1.

Langdon contemplait le chien assis sur l’esplanade. Un animal haut d’une dizaine de mètres recouvert d’un patchwork d’herbes et de fleurs.

J’essaie de t’aimer. Vraiment, j’essaie.

Langdon s’attarda un moment encore devant la créature, puis reprit son chemin sur la passerelle, suivant une enfilade de marches dont l’irrégularité visait à maintenir le visiteur en éveil, à rompre la monotonie de ses habitudes.

Mission accomplie ! pesta intérieurement Langdon en manquant à deux reprises de trébucher.

Au bas de l’escalier, Langdon s’immobilisa, stupéfait.

De mieux en mieux…

Une grande araignée noire se dressait devant lui, ses longues pattes filiformes supportant son corps à plusieurs mètres au-dessus du sol. Sous l’abdomen, une sorte de filet métallique était rempli de globes de verre.

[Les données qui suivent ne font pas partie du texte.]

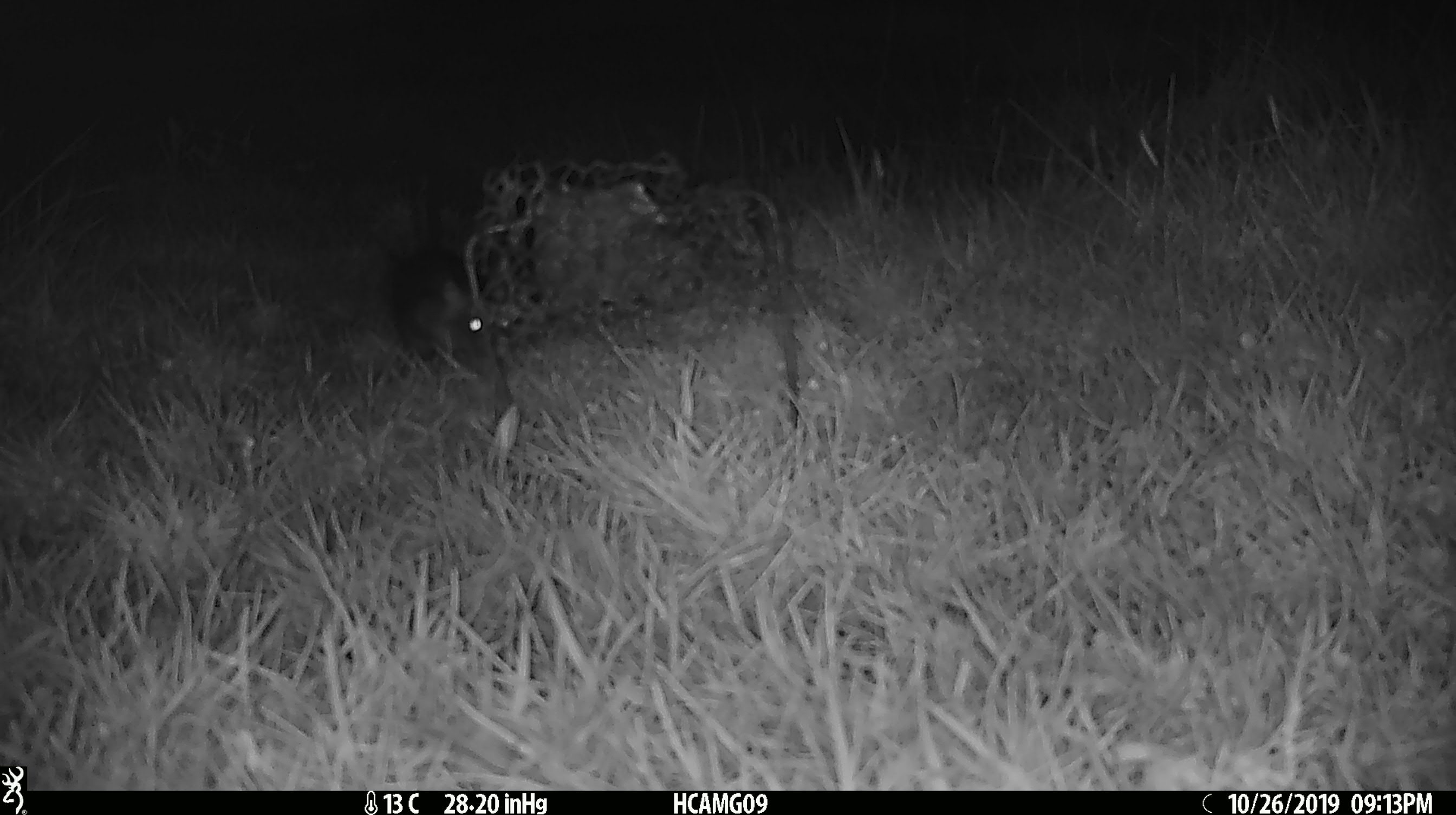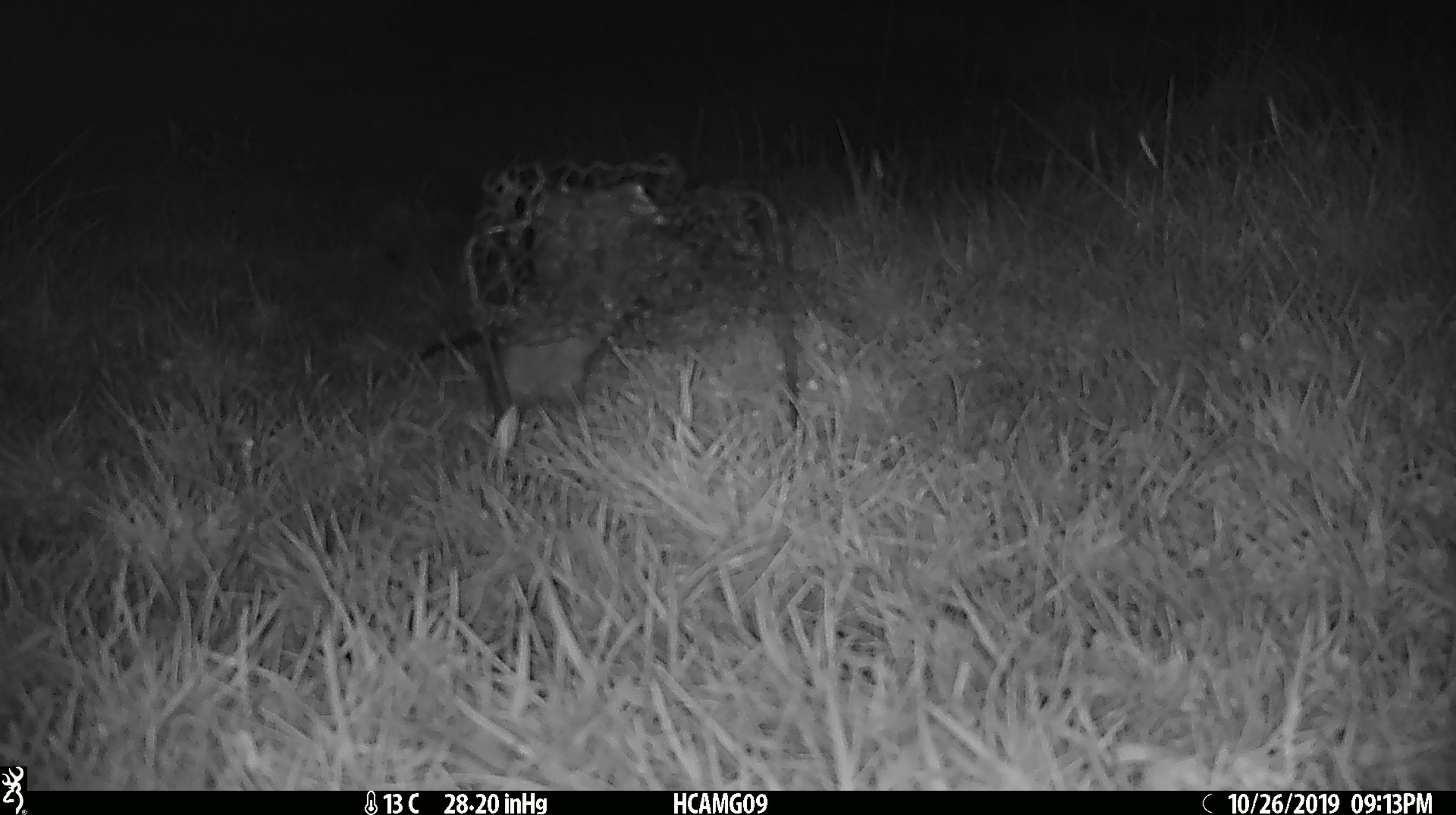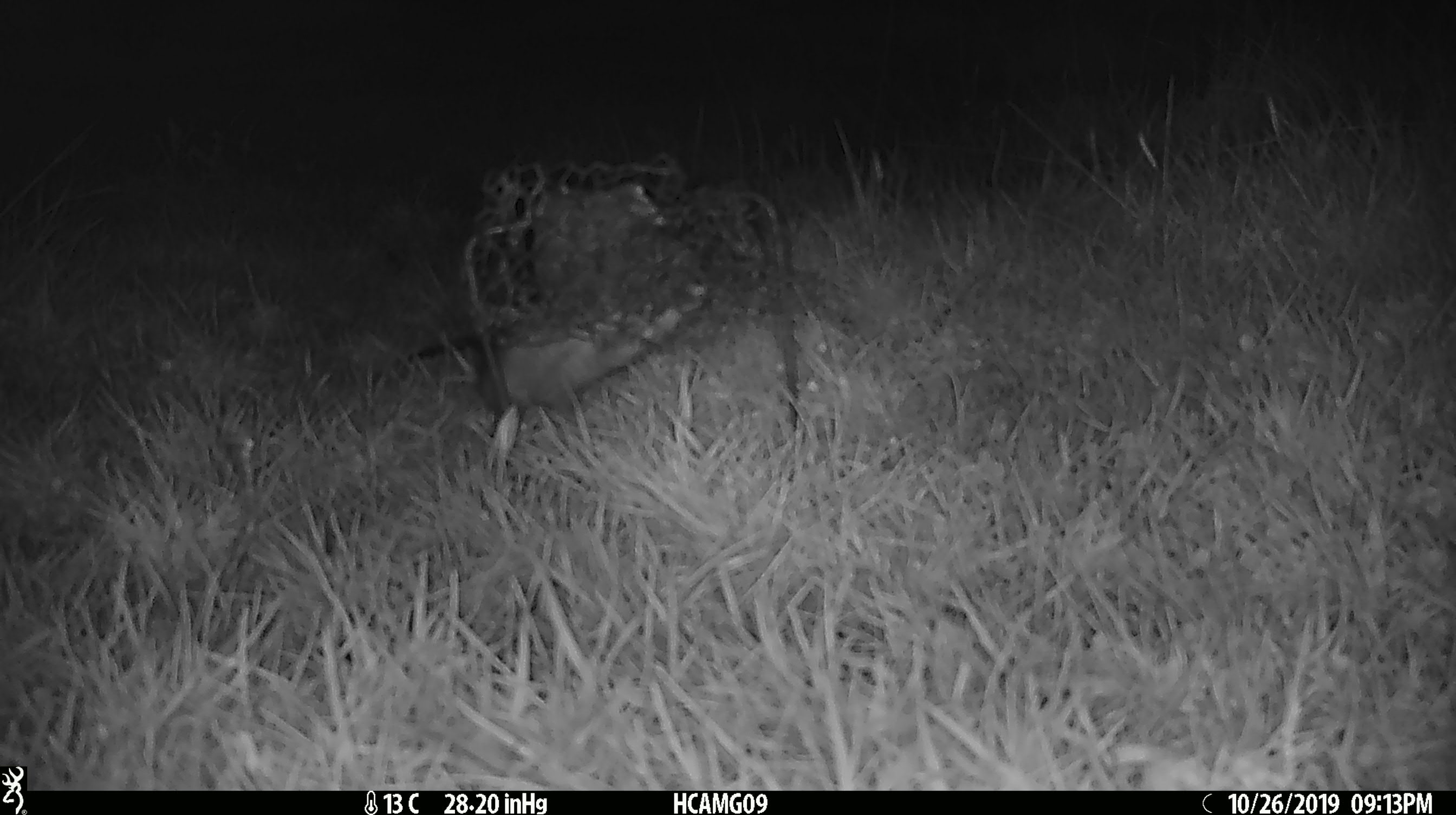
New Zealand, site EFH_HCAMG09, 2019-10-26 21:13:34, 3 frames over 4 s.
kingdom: Animalia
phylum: Chordata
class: Mammalia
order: Rodentia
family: Muridae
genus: Mus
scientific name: Mus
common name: mouse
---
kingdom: Animalia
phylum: Chordata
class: Mammalia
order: Rodentia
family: Muridae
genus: Rattus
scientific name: Rattus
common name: rat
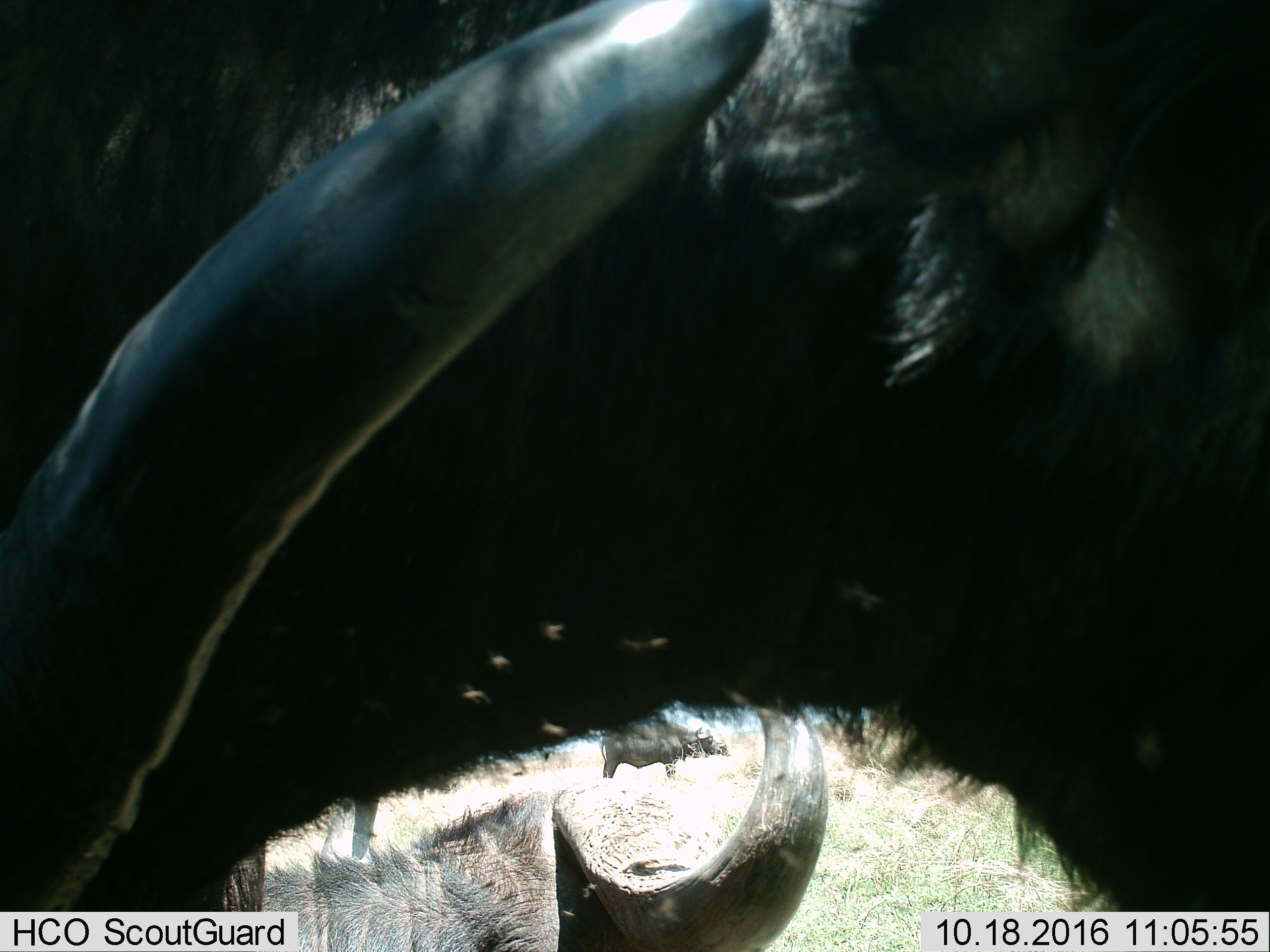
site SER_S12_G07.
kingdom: Animalia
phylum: Chordata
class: Mammalia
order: Artiodactyla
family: Bovidae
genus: Syncerus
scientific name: Syncerus caffer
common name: african buffalo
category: buffalo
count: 3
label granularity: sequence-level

— Je vous présente Maman, dit une voix.

Devant Langdon, se tenait un homme longiligne. Il portait un sherwani de brocart noir et des moustaches à la Dalí.

— Je m’appelle Fernando. Je suis ici pour vous souhaiter la bienvenue à cette soirée au musée.

L’homme farfouilla dans une boîte pleine de badges posée devant lui.

— Je peux avoir votre nom ?

— Bien sûr. Robert Langdon.

L’homme tressaillit.

— Oh, je suis confus, professeur ! Je ne vous ai pas reconnu !

Je ne me serais pas reconnu moi-même ! songea Langdon, se sentant tout engoncé dans son vieux smoking. Je ressemble à un chanteur des Whiffenpoofs. Sa tenue avait près de trente ans — la veste queue-de-pie, le nœud papillon et le gilet de soie — et datait de l’époque où il était membre du Ivy Club de Princeton. Mais grâce à ses séances drastiques de natation, elle lui allait encore parfaitement. Dans sa hâte, il avait pris la mauvaise housse au moment de faire ses valises et laissé dans l’armoire son smoking moderne.

— Le carton précisait « tenue de soirée ». La queue-de-pie, ça entre dans les critères ?

— C’est indémodable ! Et cela vous sied à merveille.

L’homme s’empressa d’accrocher le badge de Langdon au revers de sa veste.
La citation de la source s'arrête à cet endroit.